'''

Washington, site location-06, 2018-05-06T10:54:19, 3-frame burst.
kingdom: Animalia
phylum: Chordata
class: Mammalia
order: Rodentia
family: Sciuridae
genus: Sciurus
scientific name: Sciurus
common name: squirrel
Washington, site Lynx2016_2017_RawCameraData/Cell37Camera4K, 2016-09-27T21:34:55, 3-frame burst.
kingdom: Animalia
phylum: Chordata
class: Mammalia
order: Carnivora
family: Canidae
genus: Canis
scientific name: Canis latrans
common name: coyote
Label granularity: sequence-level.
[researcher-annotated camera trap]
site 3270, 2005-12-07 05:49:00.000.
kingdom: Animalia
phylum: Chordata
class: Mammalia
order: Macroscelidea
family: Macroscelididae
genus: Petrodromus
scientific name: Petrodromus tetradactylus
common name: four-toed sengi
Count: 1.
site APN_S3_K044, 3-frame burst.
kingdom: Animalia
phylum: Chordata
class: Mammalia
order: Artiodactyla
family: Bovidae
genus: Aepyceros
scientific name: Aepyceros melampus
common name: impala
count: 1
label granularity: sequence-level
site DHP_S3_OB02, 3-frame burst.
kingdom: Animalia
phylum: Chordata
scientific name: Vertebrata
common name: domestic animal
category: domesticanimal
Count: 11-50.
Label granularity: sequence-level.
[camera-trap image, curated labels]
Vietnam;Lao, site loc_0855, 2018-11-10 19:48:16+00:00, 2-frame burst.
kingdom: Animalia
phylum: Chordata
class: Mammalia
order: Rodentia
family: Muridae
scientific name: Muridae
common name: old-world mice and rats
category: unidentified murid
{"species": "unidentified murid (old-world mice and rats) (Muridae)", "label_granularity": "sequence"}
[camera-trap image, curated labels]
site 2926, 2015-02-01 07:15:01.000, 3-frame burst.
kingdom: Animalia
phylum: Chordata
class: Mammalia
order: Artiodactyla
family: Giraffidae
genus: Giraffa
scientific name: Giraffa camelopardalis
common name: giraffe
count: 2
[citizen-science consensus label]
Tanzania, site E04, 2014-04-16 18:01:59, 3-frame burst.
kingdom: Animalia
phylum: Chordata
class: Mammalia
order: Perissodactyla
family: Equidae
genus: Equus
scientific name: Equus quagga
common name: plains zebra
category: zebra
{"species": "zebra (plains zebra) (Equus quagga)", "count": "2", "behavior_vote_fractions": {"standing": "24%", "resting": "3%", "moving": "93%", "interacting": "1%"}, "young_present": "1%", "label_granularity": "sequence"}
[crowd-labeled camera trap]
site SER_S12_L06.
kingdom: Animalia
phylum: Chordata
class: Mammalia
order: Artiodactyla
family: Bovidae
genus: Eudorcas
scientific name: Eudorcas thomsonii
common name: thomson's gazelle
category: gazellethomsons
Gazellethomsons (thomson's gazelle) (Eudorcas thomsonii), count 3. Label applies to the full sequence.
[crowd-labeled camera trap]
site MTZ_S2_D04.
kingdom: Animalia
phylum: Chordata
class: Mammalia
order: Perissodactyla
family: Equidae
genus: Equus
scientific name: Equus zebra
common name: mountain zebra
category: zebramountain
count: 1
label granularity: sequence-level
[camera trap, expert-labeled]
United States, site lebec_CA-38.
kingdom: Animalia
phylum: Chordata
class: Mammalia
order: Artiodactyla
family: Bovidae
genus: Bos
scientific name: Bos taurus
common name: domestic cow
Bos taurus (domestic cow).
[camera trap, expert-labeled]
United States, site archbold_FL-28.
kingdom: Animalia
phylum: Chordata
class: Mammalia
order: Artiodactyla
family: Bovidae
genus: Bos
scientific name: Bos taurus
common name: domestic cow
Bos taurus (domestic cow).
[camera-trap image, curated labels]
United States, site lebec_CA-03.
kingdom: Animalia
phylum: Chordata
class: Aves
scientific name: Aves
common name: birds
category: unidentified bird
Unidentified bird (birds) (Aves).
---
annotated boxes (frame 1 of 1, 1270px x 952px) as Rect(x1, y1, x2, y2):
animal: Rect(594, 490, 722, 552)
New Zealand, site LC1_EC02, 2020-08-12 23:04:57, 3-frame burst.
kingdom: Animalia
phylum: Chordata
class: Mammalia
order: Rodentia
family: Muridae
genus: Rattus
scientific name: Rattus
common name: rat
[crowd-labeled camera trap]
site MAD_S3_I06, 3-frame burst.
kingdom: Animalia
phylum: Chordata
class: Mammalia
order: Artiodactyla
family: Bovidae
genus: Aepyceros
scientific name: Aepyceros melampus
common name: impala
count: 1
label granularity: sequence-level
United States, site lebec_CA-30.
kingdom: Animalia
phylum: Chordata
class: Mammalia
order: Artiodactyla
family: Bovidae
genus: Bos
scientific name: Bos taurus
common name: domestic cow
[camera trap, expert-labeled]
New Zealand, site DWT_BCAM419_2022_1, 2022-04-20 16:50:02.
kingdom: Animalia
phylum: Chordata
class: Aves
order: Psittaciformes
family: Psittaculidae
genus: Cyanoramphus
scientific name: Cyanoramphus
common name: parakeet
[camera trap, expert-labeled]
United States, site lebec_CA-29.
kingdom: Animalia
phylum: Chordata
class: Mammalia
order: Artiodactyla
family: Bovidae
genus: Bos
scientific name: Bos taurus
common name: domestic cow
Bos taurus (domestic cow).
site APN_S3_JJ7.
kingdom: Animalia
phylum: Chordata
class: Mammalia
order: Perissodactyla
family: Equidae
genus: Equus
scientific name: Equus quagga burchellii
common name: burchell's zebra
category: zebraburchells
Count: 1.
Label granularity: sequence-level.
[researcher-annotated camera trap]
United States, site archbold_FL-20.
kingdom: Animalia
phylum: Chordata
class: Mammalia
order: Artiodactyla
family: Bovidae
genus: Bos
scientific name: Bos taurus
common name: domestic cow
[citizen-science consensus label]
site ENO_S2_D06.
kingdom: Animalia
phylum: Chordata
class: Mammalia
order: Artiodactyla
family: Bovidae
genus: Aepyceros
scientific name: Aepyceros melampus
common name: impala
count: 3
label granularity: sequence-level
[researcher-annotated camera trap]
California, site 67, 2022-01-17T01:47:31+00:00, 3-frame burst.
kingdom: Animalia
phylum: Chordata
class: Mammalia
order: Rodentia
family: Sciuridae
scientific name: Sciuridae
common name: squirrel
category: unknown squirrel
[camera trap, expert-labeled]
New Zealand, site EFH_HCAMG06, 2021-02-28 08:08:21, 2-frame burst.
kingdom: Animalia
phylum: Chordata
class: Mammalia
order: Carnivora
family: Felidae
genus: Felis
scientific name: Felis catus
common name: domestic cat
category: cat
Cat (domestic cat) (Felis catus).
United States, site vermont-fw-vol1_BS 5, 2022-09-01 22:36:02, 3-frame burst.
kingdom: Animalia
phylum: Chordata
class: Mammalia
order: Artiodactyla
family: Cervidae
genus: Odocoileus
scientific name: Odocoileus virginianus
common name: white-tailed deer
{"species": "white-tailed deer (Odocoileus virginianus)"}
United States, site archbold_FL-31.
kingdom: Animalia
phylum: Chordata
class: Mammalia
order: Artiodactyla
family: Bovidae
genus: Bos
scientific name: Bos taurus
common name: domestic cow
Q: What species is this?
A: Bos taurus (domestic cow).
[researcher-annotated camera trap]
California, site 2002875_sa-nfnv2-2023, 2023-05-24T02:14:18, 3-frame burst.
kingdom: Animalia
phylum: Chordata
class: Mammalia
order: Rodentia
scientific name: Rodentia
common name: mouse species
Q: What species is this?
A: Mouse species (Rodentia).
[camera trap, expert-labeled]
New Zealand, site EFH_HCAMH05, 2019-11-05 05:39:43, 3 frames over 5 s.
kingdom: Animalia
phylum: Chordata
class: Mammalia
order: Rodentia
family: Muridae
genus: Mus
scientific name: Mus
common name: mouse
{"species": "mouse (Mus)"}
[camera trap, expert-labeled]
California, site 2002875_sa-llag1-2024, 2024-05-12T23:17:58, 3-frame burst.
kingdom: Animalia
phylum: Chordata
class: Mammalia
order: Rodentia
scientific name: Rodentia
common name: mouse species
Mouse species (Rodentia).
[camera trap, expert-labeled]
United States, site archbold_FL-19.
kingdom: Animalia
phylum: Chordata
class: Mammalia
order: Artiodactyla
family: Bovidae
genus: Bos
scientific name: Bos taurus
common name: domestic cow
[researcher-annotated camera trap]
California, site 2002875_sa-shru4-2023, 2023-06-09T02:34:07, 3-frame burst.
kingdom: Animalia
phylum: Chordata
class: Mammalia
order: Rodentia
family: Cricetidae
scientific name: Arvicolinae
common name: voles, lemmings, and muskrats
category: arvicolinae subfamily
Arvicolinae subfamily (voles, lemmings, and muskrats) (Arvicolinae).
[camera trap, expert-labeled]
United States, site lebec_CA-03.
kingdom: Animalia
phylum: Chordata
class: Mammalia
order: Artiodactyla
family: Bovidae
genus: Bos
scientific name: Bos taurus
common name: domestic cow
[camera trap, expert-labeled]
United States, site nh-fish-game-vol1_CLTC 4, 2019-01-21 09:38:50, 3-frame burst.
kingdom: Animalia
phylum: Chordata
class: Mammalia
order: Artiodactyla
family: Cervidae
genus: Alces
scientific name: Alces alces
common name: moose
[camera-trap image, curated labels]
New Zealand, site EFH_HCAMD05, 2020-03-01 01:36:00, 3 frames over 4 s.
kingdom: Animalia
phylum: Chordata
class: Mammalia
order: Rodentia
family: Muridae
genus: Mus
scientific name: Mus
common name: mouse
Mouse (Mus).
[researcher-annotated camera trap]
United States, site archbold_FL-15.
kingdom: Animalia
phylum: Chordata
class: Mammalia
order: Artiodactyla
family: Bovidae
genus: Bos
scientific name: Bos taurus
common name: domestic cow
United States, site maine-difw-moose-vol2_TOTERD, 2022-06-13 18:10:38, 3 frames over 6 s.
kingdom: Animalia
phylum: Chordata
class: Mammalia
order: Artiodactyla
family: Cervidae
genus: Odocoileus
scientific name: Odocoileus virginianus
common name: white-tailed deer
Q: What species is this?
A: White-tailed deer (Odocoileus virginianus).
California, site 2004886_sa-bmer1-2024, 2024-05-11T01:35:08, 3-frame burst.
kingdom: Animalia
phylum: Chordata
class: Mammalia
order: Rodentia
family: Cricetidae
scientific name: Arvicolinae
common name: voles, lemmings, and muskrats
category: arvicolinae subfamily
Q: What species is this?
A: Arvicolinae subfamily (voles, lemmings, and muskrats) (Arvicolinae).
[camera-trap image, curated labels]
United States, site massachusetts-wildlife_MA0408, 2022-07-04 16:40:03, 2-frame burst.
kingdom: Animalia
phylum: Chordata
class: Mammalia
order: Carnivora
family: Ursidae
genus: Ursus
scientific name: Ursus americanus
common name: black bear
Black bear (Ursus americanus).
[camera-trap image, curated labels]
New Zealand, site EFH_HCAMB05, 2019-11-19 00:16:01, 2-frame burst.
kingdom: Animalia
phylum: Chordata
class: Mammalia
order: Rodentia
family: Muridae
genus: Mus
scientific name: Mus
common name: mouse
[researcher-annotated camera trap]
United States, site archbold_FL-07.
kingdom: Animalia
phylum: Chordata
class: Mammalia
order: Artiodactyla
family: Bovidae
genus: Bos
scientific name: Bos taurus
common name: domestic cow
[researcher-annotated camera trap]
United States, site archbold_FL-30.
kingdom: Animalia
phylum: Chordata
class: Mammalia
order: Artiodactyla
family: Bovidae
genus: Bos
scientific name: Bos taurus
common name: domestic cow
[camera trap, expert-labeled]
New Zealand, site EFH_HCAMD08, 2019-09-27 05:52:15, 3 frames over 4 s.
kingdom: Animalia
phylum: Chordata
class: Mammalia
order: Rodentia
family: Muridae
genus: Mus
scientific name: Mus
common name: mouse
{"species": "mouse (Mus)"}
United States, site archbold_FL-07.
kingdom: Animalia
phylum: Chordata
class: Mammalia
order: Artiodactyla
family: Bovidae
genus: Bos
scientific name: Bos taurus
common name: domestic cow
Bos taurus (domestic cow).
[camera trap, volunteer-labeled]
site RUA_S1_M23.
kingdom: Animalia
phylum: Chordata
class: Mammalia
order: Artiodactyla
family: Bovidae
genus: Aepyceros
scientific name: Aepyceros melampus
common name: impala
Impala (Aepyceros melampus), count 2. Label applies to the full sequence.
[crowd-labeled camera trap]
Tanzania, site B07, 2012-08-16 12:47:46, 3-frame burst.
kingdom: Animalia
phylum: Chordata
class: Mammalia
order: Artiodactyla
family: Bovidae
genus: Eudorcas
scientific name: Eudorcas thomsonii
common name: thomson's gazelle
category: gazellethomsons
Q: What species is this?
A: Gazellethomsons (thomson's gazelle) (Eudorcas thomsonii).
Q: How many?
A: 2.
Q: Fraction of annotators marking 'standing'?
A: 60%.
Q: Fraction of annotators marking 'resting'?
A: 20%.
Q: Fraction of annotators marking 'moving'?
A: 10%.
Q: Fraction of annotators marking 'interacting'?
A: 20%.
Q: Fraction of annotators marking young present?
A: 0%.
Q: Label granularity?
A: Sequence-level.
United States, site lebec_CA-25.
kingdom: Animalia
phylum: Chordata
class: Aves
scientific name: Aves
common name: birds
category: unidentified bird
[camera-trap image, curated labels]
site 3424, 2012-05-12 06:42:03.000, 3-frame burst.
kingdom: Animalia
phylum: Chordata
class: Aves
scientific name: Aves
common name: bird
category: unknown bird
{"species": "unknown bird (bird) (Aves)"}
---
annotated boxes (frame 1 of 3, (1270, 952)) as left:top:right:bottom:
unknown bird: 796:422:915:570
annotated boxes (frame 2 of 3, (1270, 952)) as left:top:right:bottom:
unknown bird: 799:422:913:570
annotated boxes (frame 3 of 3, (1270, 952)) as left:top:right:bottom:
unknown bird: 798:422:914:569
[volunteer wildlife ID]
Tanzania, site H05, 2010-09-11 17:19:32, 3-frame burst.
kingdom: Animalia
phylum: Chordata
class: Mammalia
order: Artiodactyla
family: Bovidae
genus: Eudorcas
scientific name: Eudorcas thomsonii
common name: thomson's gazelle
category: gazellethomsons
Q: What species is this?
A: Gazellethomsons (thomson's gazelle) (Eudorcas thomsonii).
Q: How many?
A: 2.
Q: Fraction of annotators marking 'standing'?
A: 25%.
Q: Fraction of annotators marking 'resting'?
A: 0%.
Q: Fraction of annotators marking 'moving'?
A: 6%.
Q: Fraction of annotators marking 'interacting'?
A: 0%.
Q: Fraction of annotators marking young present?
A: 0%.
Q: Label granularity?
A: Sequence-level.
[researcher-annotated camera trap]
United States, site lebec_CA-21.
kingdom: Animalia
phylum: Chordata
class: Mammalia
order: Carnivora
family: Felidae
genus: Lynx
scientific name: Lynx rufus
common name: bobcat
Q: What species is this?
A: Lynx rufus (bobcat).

'''

### What needs to be done
An exact copy of the data is needed, running from its first line through the line that holds "genus: Petrodromus", and nothing beyond that.

### Answer to the problem
Washington, site location-06, 2018-05-06T10:54:19, 3-frame burst.
kingdom: Animalia
phylum: Chordata
class: Mammalia
order: Rodentia
family: Sciuridae
genus: Sciurus
scientific name: Sciurus
common name: squirrel
Washington, site Lynx2016_2017_RawCameraData/Cell37Camera4K, 2016-09-27T21:34:55, 3-frame burst.
kingdom: Animalia
phylum: Chordata
class: Mammalia
order: Carnivora
family: Canidae
genus: Canis
scientific name: Canis latrans
common name: coyote
Label granularity: sequence-level.
[researcher-annotated camera trap]
site 3270, 2005-12-07 05:49:00.000.
kingdom: Animalia
phylum: Chordata
class: Mammalia
order: Macroscelidea
family: Macroscelididae
genus: Petrodromus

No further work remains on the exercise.